Once the button had been pressed ‘beyond  protocol’, the absence of jpeg became even more apparent. Imag(in)ing stopped. Once the transparencies returned from the lab, they were my scopic experience to have or to share by inviting someone to the light-table or passing them the stereo viewer. The archive remained stationary and fixed, a unique set of material objects, actants within a limited scopic network. It must be noted of course that these Kodachrome slides remain enfolded in countless other global networks – Kodak’s business strategies, art and journalism and now academia, but at the immediate scale of their location as 2012 imag(in)ings, they were outside the distributed scopic web of images and imag(in)ings. They were (socially) unvisible.

This experiment was about more than the difference between analog and digital[ref]As I will discuss in relation to the digital imag(in)ing apparatus, it is possible to explore the unvisibility of if imag(in)ings in a digital space through the use of non-jpeg protocols.[/ref], it was about unvisiblity as a way of imag(in)ing, opening up the search for an imag(in)ing aesthetic appropriate to a network scopic regime. Where my practice-research approach to this question added value over a purely theoretical exploration was that it was only as fragments of practice and theory collided that the central issue of ‘unvisibility’ emerged. That unvisibility that being beyond jpeg entailed, emerged from a practice of imag(in)ing with cameras meeting a practice of theorising objects as actant processes.

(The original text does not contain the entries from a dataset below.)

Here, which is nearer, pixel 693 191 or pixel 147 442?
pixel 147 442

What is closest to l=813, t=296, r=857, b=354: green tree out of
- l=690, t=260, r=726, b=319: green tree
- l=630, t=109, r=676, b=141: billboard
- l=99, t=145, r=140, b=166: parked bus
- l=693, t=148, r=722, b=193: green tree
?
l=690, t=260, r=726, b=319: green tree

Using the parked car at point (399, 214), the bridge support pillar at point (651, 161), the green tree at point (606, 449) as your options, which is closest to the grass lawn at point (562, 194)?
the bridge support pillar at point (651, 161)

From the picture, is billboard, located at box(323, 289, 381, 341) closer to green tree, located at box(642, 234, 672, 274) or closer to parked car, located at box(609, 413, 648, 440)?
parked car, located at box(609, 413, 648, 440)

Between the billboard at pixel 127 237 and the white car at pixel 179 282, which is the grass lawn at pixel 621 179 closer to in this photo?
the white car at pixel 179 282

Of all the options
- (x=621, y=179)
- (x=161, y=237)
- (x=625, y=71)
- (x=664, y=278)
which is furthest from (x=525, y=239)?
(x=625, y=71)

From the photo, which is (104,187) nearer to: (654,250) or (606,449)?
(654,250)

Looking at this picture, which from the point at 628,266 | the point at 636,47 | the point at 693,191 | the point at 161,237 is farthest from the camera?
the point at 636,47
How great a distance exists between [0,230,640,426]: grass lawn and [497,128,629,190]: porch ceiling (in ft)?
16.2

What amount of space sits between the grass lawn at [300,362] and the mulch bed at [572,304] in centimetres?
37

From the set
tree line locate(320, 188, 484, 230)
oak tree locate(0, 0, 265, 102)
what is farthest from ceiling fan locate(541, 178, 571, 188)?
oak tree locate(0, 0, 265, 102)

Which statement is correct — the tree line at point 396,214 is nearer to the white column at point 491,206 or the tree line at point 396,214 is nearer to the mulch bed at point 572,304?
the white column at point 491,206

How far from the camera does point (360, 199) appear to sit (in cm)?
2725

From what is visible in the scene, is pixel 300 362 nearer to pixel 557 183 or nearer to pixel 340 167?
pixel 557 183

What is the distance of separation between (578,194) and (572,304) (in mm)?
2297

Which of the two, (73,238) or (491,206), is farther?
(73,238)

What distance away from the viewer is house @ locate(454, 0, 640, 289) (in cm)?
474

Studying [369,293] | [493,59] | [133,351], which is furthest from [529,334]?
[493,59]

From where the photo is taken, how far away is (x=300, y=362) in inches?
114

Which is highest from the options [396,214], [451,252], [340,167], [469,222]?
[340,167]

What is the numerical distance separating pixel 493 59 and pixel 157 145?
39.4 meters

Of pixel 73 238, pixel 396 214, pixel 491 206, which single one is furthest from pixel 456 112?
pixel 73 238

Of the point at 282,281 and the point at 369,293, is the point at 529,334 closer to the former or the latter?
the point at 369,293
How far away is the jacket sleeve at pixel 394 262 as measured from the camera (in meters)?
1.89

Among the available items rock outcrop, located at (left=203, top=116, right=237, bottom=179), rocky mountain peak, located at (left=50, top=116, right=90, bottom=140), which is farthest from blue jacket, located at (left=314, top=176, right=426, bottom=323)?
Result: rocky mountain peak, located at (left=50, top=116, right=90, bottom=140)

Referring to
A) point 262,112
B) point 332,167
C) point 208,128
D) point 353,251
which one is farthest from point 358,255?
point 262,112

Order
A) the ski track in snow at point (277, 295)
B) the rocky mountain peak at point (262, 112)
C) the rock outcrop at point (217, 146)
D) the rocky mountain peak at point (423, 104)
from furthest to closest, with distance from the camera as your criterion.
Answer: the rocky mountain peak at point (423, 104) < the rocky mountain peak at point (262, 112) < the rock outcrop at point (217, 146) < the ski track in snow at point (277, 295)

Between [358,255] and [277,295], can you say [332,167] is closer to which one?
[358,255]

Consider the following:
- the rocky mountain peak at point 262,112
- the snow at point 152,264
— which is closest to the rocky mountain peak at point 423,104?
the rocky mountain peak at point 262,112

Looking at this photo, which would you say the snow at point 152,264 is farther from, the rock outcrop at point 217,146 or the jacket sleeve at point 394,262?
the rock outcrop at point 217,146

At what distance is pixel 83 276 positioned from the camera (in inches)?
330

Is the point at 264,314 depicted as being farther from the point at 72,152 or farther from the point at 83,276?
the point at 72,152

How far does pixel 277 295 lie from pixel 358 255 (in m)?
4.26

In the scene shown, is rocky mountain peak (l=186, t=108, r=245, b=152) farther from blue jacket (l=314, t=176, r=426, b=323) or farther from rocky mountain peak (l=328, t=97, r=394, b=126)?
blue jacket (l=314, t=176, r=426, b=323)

I could have looked to explore the unvisibility of the Kodachrome slide, the beyond protocol image and imaging practice, purely via theory. My theoretical framework would have enabled me to build an account of the Kodachrome object as a process-actant, enfolded and unfolded within the scopic regime. So far so useful. What it could not have done is address how the practice of imag(in)ing with those objects is similarly enfolded and unfolded. The slide cannot be separated from the practice of its creation and consumption, the theoretical and discursive enfoldings within which I work. These are processes too and as actants in the network they must be accounted for. Only an approach that clashes practice and theory is willing and able to work with and through that flat ontology.